Red nods. “I appreciate the honesty.” His mouth is dry, and he reaches for the cup of water on the nightstand. He isn’t sure how long they’ll be in Pewter, and he can’t afford to keep spending money on psychic lessons right now. He could barely afford today’s hundred dollar fee. Especially if he doesn’t know how soon they’ll be useful. Maybe if he starts making money off his research, but for now it’s not really feasible. At least he knows for sure the spinarak’s attack wasn’t psychic. It kind of puts a damper on his hypothesis, but it still might be worth following through to see the results.

He puts the cup back and clears his throat. “Psychic Narud, you’ve been very helpful. Your offer is appreciated, and I’ll have to think over my situation before making a decision. I don’t know how long I’ll be in Pewter, and am still working on getting my finances in order.” Also, he doesn’t entirely like the young man. He isn’t sure if other psychics are better or worse, but it would be foolish to take Narud as his teacher just because he’s the only one he knows.

If the psychic picks any of this up, none shows in his reaction. He merely rises to his feet, hands disappearing into his wide sleeves as he bows his head. “It was my pleasure to assist you today, trainer.”

“I might contact you about another matter soon, if you’re free.”

“When you have a time and day in mind, you are welcome to check my listing. Be well, Red Verres, until we speak again.”


After the psychic is gone, Red does some research online to try and verify as much of their conversation as he can, and takes notes about their conversation. It’s unfortunate that he has to type, and one handed at that, since it doesn’t have the same memory aid as writing by hand does, but it’s better than nothing.

The results from the web verification is mixed, especially on the metaphor comparing the psyche to a biological body: many seem to find it too clinical and mundane, which is not the direction Red was expecting the criticism to come from. Most of what Narud said seems decently supported however, and when Dr. Willow comes in to check on his arm after lunch, Red asks her if they have a psychic on staff.

“Of course,” she says without looking up from his cast as she undoes it. His arm looks much better than yesterday, most of the bruises faded to yellows and greens. “Why?”

“I had a guest today, a psychic I hired. He told me I’ve got a form of mental damage from a spinarak attack, and I do seem to have the symptoms… I was hoping to get a second opinion.”

She gives him a severe look. “Why didn’t you report mental damage earlier?”

“Er… I sort of forgot about it?” He gives a weak smile. “It’s not debilitating, just occasionally painful. But the psychic said it might get worse, so…”

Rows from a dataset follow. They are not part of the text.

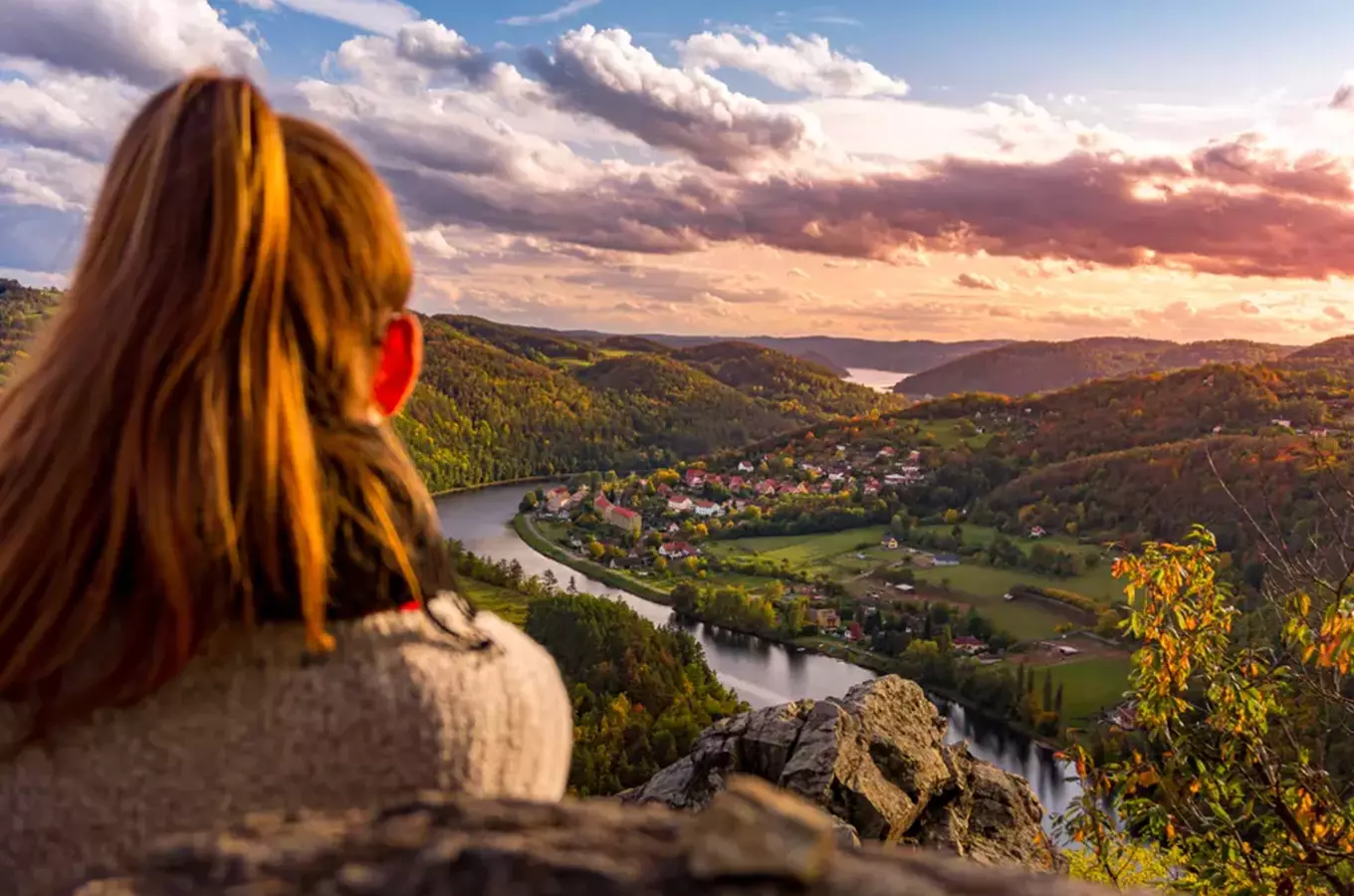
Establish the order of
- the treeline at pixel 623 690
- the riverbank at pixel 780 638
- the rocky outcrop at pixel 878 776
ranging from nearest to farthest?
the rocky outcrop at pixel 878 776 → the treeline at pixel 623 690 → the riverbank at pixel 780 638

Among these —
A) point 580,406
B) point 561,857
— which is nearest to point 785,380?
point 580,406

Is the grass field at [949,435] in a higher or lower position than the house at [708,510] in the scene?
higher

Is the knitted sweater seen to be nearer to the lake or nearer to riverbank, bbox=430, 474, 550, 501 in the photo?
riverbank, bbox=430, 474, 550, 501

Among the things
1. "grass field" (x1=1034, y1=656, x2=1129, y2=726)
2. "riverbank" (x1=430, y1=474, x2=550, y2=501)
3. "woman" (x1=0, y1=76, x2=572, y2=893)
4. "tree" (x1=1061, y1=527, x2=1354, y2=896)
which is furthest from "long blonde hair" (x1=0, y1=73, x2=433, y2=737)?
"riverbank" (x1=430, y1=474, x2=550, y2=501)

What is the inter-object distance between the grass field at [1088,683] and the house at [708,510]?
108ft

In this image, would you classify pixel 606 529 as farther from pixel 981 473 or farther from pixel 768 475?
pixel 981 473

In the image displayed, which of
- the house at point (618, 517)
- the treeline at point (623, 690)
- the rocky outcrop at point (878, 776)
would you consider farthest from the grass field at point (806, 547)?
the rocky outcrop at point (878, 776)

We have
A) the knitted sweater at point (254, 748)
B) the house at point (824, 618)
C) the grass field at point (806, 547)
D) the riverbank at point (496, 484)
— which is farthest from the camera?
the riverbank at point (496, 484)

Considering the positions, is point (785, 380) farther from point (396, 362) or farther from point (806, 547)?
point (396, 362)

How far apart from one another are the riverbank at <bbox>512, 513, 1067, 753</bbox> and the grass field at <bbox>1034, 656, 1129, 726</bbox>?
6.12 ft

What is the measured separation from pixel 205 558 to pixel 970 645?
37.4 m

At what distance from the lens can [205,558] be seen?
0.93m

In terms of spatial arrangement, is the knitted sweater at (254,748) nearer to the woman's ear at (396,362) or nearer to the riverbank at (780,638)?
the woman's ear at (396,362)

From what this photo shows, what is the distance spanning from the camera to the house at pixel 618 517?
191 ft
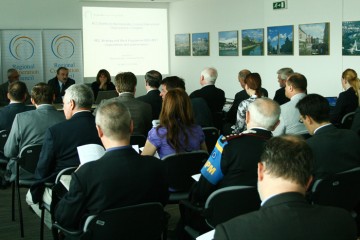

Dr. Willow mutters something under her breath as she applies ointment that makes his skin tingle. “Well, just going off your arm, you should be out of here tomorrow, so I’ll flag him for a visit when he’s free.”

“Thanks Doctor.”

“Don’t thank me yet. If you think I’m grumpy about not being told sooner, wait till you meet Psychic Laurie. Brilliant man, but not the greatest people skills. Comes with being a doctor and a psychic I suppose: worst of both worlds.”

“Seems to be a running theme.” Hopefully it doesn’t come with the territory of being a trained psychic, because now that he knows he has the potential, or “Gift,” Red is resolved to become one as soon as possible. Even if it means cracking open the vault in his head and letting out the horrors within, he doesn’t like the idea of his powers doing things without his control.

His mind is all he is, all that he really has and can ultimately rely on. And if he has to lock away some painful memories or emotions in a corner of his mind, at the very least he should do it consciously. The alternative is never knowing for sure how he feels, what he thinks, and why.

When the truth hurts, it’s time for change. When the truth hurts, it’s time to grow.

Red sighs. He always dreamed of finding out he was psychic, but instead of being excited, it just seems to come with more worries. “Nothing’s ever easy,” he mutters, not realizing until after that he said it aloud.

“Well, one thing is,” Dr. Willow says as she reapplies his cast. “But you’ve still got a potentially long life ahead of you, so better get used to it.”